Since I turned 49, I've known that I need a cardiac work up. After all, when your father dies at 48 of a massive heart attack, there's a risk factor in the family, so I knew it was time I had an evaluation. Also, I haven't been breathing that great, even considering my routine asthma.

So my doctor not only agrees, he does an EKG, which was fine. Then he refers me for a CT Scan of my chest. After a week I got tired of waiting for the results so I picked them up. What I expected to find - "Normal chest CT" - wasn't there. Instead there was a report of two nodules, one 3 mm and one 7 mm. So I look up nodules on the Internet and find that they are almost always benign growths but if you have the following factors you could have lung cancer: age over 45, difficulty breathing.

I went into our seder not really knowing if I was living or dying, not that any of us really know that, but not knowing it in a more urgent way. Since having my brain tumor 8 years ago and having to deal with such a horrible, possibly fatal thing, it was amazing how quickly I slipped back into that - into the sadness of having to say goodbye to all this, the regrets of not having gotten everything done. I was a little grateful too that I had gotten that extra eight years. I mean, if I had died 8 years before, my daughter would have been a one-year-old, now she's nine. There was immediately the feeling of not being able to make any plans, of it being too late for everything. And then I thought - of course - I've had 8 years to write and write and still no published book? But maybe the purpose of my life wasn't writing a book, maybe it was something else, like the relationships I've built, or something else.

I managed to get the CT scan over to my pulmonary doctor on Thursday and got an appointment with her for that afternoon. First though, my husband, daughter, son and I had lunch at a restaurant where you order at the counter and are given a number to take to the table. It's just a big, jumbled pile of numbers and the cashier pulled out 18. And I don't mean to be all mystical and other-worldly here, but right then I had no idea if I was going to live or die and I didn't even notice the number at first. I was just carrying it and juggling my drink cup. Then I sat down at the table, looked at the number, and got quite a jolt.
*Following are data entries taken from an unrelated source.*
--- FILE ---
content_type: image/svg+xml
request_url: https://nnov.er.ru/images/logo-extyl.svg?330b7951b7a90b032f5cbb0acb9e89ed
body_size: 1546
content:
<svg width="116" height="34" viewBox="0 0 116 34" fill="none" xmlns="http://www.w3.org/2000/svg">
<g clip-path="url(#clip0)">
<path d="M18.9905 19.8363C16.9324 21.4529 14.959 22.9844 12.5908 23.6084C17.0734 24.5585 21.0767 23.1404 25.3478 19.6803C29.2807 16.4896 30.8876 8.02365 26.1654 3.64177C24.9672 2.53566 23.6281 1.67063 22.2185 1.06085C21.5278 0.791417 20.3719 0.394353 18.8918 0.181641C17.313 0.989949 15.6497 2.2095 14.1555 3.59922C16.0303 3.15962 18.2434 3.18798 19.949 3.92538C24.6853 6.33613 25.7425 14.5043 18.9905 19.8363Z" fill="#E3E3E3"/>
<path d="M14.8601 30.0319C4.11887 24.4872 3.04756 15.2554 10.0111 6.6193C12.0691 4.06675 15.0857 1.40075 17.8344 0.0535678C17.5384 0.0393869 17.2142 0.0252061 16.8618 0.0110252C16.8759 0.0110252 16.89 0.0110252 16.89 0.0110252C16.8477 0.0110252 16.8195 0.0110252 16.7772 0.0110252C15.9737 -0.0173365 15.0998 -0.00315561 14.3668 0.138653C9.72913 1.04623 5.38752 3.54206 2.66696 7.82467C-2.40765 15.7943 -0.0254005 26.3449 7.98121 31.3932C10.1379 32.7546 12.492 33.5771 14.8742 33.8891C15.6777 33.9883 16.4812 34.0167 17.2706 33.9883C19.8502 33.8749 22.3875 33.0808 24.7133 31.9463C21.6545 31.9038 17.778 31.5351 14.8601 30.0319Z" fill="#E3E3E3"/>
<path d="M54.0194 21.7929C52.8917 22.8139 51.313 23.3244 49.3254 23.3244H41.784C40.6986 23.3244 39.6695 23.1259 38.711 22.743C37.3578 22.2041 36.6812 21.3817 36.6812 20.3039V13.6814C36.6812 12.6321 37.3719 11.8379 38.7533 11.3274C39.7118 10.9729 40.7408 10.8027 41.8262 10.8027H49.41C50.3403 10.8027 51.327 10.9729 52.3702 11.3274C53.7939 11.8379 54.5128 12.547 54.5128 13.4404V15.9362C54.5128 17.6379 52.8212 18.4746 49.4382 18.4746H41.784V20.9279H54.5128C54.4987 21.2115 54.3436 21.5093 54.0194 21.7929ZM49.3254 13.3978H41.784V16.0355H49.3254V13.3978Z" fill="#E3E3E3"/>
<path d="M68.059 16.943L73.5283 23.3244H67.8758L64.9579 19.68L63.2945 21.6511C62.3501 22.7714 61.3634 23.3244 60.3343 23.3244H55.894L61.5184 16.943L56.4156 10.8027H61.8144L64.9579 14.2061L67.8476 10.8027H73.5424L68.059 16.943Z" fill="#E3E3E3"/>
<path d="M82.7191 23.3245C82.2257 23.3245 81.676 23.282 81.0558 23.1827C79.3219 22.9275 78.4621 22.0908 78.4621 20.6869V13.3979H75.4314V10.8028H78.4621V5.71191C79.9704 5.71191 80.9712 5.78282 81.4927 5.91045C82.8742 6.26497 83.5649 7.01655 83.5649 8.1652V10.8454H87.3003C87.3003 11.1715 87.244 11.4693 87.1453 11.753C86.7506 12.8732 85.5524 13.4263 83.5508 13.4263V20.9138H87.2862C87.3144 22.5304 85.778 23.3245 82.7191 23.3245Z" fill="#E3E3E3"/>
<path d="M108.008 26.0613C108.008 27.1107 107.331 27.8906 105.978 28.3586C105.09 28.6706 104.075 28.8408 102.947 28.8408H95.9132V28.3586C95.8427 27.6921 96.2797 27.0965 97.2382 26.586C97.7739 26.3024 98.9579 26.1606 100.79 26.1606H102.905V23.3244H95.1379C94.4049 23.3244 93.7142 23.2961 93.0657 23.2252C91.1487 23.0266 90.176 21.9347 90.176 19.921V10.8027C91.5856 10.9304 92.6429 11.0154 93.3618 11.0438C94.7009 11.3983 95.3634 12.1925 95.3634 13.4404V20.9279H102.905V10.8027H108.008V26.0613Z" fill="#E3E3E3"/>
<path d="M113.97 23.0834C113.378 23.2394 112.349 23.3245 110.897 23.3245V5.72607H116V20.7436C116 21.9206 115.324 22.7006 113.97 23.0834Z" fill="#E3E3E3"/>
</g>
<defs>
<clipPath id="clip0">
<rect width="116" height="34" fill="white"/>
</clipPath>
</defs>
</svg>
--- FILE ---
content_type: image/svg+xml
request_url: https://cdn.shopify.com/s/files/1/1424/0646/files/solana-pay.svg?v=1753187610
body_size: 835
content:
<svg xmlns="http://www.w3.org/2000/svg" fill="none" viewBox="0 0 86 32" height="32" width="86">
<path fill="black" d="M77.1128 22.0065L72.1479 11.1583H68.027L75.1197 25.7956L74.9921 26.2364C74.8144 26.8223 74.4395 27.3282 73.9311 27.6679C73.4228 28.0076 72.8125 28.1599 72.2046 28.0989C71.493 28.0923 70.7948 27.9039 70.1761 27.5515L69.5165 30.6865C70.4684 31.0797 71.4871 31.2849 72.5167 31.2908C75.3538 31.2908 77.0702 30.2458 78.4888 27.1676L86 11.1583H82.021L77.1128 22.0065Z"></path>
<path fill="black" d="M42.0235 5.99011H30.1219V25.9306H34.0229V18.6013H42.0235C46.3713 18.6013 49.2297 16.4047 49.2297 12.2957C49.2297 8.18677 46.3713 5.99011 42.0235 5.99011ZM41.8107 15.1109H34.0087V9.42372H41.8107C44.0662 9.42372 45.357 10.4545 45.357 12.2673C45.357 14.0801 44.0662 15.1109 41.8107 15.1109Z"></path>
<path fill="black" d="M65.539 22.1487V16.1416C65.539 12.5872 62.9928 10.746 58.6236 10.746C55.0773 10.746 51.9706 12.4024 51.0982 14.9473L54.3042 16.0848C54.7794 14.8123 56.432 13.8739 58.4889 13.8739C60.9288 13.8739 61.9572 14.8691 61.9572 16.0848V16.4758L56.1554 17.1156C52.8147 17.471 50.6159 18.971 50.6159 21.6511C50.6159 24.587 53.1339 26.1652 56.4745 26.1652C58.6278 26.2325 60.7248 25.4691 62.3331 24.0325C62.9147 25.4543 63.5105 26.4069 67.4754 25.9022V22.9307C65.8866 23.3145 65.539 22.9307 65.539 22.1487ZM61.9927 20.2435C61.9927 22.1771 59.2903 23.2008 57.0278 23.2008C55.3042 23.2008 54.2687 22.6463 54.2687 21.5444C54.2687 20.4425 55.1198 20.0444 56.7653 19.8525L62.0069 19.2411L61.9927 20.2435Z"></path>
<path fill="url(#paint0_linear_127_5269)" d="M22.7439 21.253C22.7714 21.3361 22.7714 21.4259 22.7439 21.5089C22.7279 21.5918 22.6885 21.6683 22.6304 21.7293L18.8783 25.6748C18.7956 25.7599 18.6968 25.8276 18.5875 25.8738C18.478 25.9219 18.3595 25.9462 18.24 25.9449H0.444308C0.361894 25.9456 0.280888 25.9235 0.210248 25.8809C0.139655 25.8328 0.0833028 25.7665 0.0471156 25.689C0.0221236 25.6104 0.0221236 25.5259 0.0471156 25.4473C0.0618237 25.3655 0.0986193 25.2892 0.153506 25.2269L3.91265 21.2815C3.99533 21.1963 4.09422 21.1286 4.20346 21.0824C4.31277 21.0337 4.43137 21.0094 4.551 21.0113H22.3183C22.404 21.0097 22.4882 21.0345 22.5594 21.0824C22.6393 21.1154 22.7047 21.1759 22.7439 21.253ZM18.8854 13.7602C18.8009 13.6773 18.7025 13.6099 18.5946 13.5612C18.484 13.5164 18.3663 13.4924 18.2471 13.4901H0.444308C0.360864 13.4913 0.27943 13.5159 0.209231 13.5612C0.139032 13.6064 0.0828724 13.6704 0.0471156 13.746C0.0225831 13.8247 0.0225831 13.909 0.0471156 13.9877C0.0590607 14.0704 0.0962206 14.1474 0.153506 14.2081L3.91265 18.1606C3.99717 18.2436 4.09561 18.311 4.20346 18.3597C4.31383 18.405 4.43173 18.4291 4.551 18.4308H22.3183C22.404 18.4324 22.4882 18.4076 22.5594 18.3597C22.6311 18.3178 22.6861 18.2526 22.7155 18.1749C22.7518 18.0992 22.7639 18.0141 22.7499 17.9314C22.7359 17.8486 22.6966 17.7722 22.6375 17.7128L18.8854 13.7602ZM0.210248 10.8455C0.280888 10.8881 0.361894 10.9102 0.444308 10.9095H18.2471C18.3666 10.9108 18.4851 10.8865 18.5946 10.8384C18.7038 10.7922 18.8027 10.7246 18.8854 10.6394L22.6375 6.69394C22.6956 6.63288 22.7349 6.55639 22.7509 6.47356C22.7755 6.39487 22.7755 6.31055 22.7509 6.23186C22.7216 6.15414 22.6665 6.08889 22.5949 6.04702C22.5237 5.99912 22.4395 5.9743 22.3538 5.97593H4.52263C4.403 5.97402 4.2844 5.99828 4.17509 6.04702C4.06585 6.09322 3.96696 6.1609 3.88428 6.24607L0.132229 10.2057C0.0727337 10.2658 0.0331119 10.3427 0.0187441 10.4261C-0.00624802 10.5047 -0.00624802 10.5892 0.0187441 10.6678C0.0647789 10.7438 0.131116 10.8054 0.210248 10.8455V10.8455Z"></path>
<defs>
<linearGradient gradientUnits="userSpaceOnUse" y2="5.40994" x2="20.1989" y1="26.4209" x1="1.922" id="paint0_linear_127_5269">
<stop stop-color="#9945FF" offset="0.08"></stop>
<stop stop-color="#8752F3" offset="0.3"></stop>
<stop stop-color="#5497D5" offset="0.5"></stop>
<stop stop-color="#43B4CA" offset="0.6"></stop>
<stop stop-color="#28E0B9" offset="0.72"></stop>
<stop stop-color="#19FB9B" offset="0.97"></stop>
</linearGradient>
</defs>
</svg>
The number 18 is "chai" in Hebrew, which means life.

There's this part of the Passover seder where you sing a song called "Dayenu," which means that if God had given me only half of what he gave me, it would have been enough, but look how much more he gave me. In the seder it's applied to all the miracles that happened to the Israelites in the Passover story, but I've never read it without feeling that it's personally
applicable to me.

My doctor reaffirmed life. She said that because the nodules are round and smooth, she's 99.9% sure they're not cancer, most likely they're scar tissue from Valley Fever or a case of pneumonia I never knew I had, but the CT Scan has to be repeated every six months for 2 years to make sure the nodules don't grow. Of course, I'm used to that type of thing. I've been jumping between MRIs for 8 years now, trying to get my children grown. I just have to shrink down my time frame for a while, try to get them older in six month increments for a while.

1 comment:

  1. this was so beautifully done. i love the 'or something' line.